El problema de las patologías asociadas a los tumores infantiles es de tal magnitud que el Instituto Murdoch para la investigación en niños, con sede en Australia, ha publicado las primeras guías internacionales para el manejo de las complicaciones cardiovasculares en críos sometidos a terapias oncológicas. Son las más frecuentes, pero no las únicas. Problemas de salud mental, especialmente en las familias y otros derivados de los propios tratamientos complican la lucha contra la enfermedad y los días posteriores.
Las que siguen son dos historias que hablan de los daños colaterales del cáncer infantil. Son dos relatos de superación en primera persona, dos testimonios que cuentan que también los niños pueden vencer el cáncer y que atenderlo requiere, además de fuerza y coraje, lágrimas. El llanto también cura.
Ane Bretón se batió contra un tumor medular con solo 3 años. Vencerlo le obligó a tener que luchar después contra una escoliosis endiablada, que ha condicionado radicalmente su vida, «sobre todo para bien». Noa Torres afrontó también con 3 años una leucemia linfoblástica a la que ganó el pulso. A su madre, Nagore Falque, cuidarla no le dejó el tiempo ni el espacio suficiente para llorar, y acabó pagándolo con una depresión, que también ha superado. «Es un proceso que muchos padres pasan. Me tocó y ya está». Con motivo del Día Internacional del Cáncer Infantil, que se conmemora hoy, las dos lo cuentan para ELCORREO.

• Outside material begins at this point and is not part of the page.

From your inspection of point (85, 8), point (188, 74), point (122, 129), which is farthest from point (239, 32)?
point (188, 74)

Ane Bretón 23 años. Astrocitoma medular
Cuando el cáncer se coló en su vida, Ane Bretón, una vizcaína de Barakaldo de 23 años, era tan cría que apenas recuerda nada. Su historia sobre la enfermedad que cambió su destino con apenas 3 años se apoya en el relato de sus padres y su posterior experiencia personal contra las secuelas del astrocitoma medular que padeció. Con tan complicado nombre se conoce a un tipo de tumor que se forma en los astrocitos, las células que conectan el cerebro con la médula espinal.
Acceder al tumor de Ane para extirparlo obligaba a intervenir en la columna, con el riesgo de generar una tetraplejia. Pronto se supo que la operación no había ido bien. Por algún motivo, la herida abierta por la cirugía no acababa de cerrar. Lo impedían las gasas que los cirujanos se habían dejado en el interior del cuerpo de la paciente. «Salí del hospital en silla de ruedas. Los médicos decían que no volvería a andar, pero la rehabilitación me permitió volver a hacerlo un año después», cuenta la joven.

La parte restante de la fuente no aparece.